At our School Meeting this week, Mike Marich, Director of Athletics and Head Coach for Boys Varsity Lacrosse, shared a few words about sportsmanship, respect and the Golden Rule, particularly as it applies to spectators and the teams they support. His message resonated with our students as players and fans, and with our faculty and coaches, who cheer for our teams from the sidelines, but I also think it holds value for any parents who have found themselves in challenging situations while cheering on their children.
At The Gunnery, we ask our players and coaches to honor visiting teams and spectators as their own guests and treat them as such, and likewise, to behave as an honored guest when they visit another school. We ask them to be gracious in victory and in defeat, and to learn especially to take defeat well. We ask them to be as cooperative as they are competitive, and to remember that their actions on and off the field, court or ice reflect on them and our school. These same guidelines apply to spectators but sometimes, we fall short of those goals. Here are Mike’s words on how we can all be the best fans.
“With class…” For those of you who Coach Seth Low and I have had the honor of coaching, you might remember hearing those words right before we go into the handshake line at the end of the game. Win or lose, we want to remind you to handle yourself “with class.”
As a coach, I can speak to my team. Today, I am going to speak to you as the Athletic Director and I wanted to address fan behavior, specifically the difference between cheering and jeering. By definition, “to cheer” is “to give comfort or support to.” “To jeer” is “to taunt.”
Friday was a great atmosphere here on campus: a night game, a packed rink against a rival. It was electric and fun and the crowd was into it, but there were times that I felt that some of the behavior crossed the line between cheering and jeering.
One of my favorite things at our school is when a member of a team makes an announcement at lunch and says: “Our team has a game today. Come out and support us.” To me, the most important word in that sentence is “support.” The definition of “support” is “to bear all or part of the weight of; hold up.”
Notice that there isn’t anything in that definition about tearing anything or anyone down. Now, I know some of you will say, “Mr. Marich, it was all in good fun,” or “Mr.

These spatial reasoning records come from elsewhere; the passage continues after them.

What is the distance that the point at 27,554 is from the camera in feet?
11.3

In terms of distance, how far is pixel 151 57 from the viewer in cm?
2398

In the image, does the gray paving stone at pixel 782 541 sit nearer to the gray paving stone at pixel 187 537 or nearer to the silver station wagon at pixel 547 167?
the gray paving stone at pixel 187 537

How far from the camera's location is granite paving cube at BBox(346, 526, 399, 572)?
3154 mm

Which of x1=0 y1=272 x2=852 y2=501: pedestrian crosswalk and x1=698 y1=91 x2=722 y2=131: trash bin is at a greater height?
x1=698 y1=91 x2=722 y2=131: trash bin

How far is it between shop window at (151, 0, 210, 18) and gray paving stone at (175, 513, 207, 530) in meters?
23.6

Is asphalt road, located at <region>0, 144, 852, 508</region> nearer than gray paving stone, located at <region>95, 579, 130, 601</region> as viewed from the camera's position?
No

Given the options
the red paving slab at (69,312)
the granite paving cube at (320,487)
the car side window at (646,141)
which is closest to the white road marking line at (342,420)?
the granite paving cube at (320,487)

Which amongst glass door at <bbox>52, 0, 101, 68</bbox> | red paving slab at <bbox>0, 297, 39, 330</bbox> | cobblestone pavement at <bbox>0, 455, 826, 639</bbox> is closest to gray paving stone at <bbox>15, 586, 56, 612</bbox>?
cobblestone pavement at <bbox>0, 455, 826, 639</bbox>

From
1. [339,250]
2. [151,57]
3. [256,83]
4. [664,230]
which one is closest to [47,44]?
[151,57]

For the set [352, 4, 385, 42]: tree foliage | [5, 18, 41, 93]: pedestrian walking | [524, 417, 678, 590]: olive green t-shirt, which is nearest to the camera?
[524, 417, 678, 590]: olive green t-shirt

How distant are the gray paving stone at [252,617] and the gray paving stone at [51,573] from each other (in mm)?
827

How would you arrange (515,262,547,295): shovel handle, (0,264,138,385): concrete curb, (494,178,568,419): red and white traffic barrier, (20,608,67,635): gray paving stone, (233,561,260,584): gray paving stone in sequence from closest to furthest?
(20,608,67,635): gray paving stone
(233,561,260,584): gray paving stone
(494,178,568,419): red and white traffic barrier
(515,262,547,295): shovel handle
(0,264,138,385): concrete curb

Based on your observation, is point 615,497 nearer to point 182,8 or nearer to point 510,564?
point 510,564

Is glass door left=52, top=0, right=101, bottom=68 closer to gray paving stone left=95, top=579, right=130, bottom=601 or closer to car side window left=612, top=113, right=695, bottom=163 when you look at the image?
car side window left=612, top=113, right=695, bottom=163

Marich, you should hear what other schools say.” I’ll counter that and ask, “Does that make it right?” I don’t think it does, especially in high school athletics. I’ll also counter that we are here at Mr. Gunn’s School and Mr. Gunn believed that character was the goal of education.

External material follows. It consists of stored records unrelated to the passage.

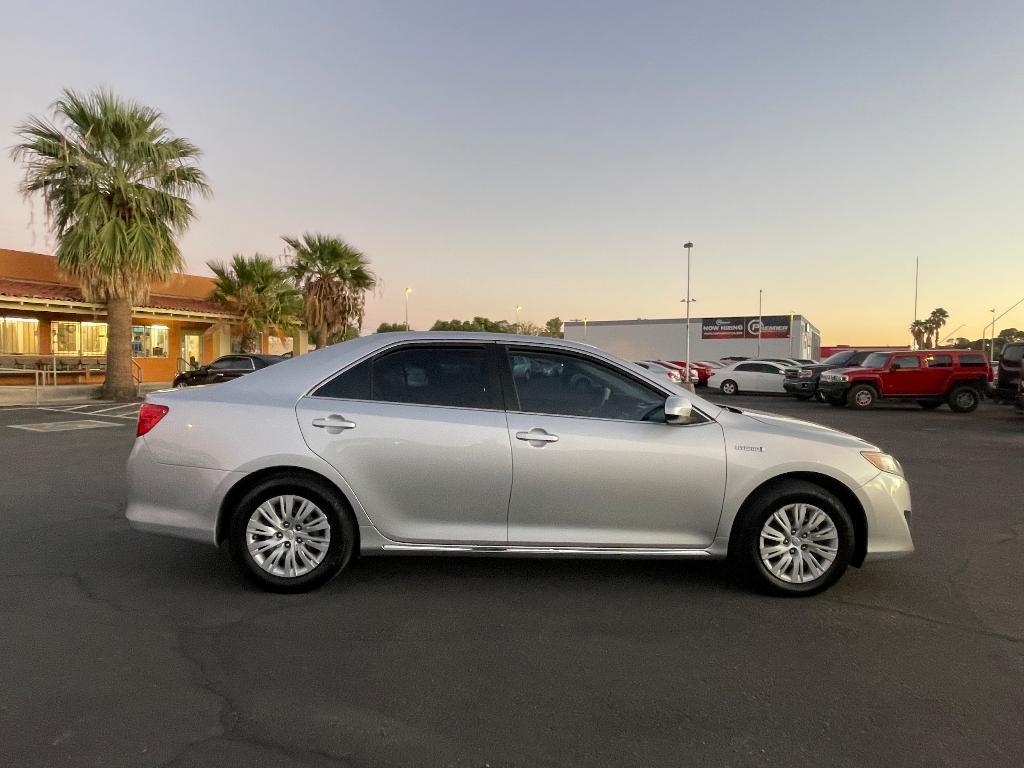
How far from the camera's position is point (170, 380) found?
82.6ft

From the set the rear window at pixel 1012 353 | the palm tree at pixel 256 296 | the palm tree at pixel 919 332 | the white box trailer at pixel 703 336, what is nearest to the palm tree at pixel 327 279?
the palm tree at pixel 256 296

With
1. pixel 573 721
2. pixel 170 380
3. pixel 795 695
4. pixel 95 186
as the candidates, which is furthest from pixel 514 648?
pixel 170 380

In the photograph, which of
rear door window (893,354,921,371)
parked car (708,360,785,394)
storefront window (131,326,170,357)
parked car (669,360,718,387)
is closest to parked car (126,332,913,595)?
rear door window (893,354,921,371)

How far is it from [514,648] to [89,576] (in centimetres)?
295

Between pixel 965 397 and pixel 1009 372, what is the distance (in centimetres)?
173

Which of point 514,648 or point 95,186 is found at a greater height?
point 95,186

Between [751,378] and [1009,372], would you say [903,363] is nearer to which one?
[1009,372]

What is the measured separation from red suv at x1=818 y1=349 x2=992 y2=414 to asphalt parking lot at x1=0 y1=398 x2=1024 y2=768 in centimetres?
1408

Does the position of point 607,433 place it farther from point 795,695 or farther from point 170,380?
point 170,380

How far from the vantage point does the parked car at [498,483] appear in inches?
146

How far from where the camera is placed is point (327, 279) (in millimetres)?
25031

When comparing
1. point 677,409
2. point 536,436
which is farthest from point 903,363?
point 536,436

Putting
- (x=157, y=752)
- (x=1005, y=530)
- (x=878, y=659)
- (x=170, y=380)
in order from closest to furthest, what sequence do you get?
(x=157, y=752) → (x=878, y=659) → (x=1005, y=530) → (x=170, y=380)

Don’t get me wrong. I understand that other schools don’t always hold themselves to a higher standard, but that doesn’t mean that we shouldn’t. I also acknowledge the cultural or media influences at play here. Celeys and put-downs are worshiped while the player who sacrificed or did something unselfishly is usually forgotten by the media.
I coach sixth graders in the summer and I was shocked at how many times I would hear, “Expose him!” from parents or opposing players during a game. That behavior unfortunately is learned and it breaks my heart, but as my college coach would say, “It’s easier to tear someone down than build someone up.”
I am not asking you to sit on your hands like they did in the movie “Hoosiers,” and cheer, “We got spirit, yes we do. We got spirit how about you?” But I do think cheering vs. jeering is something we can be cognizant of, and look to improve. Mr. Gunn was counter-cultural and stood up for causes he believed in. We have the opportunity to do that as well.
My job allows for me to watch you play sports. I love what I do. I am so lucky to watch and to cheer you on as you look to learn and grow while competing. So here is my challenge to all of you: I would like for us to start cheering more and jeering less. That is what Mr. Gunn would have wanted and it is what we as a school should stand for.
I’ll also leave you with two quotes of the day. The first is from Vincent van Gogh who said, “What would life be if we had no courage to attempt anything?”
The second is from Teddy Roosevelt: “It is not the critic who counts; not the man who points out how the strong man stumbles, or where the doer of deeds could have done them better. The credit belongs to the man who is actually in the arena, whose face is marred by dust and sweat and blood; who strives valiantly; who errs, who comes short again and again, because there is no effort without error and shortcoming; but who does actually strive to do the deeds; who knows great enthusiasms, the great devotions; who spends himself in a worthy cause; who at the best knows in the end the triumph of high achievement, and who at the worst, if he fails, at least fails while daring greatly, so that his place shall never be with those cold and timid souls who neither know victory nor defeat.”
If either of those didn’t do it for you, there is always the Golden Rule: “Treat others how you want to be treated.”
Whatever you do, just remember to do it “with class.” Thank you.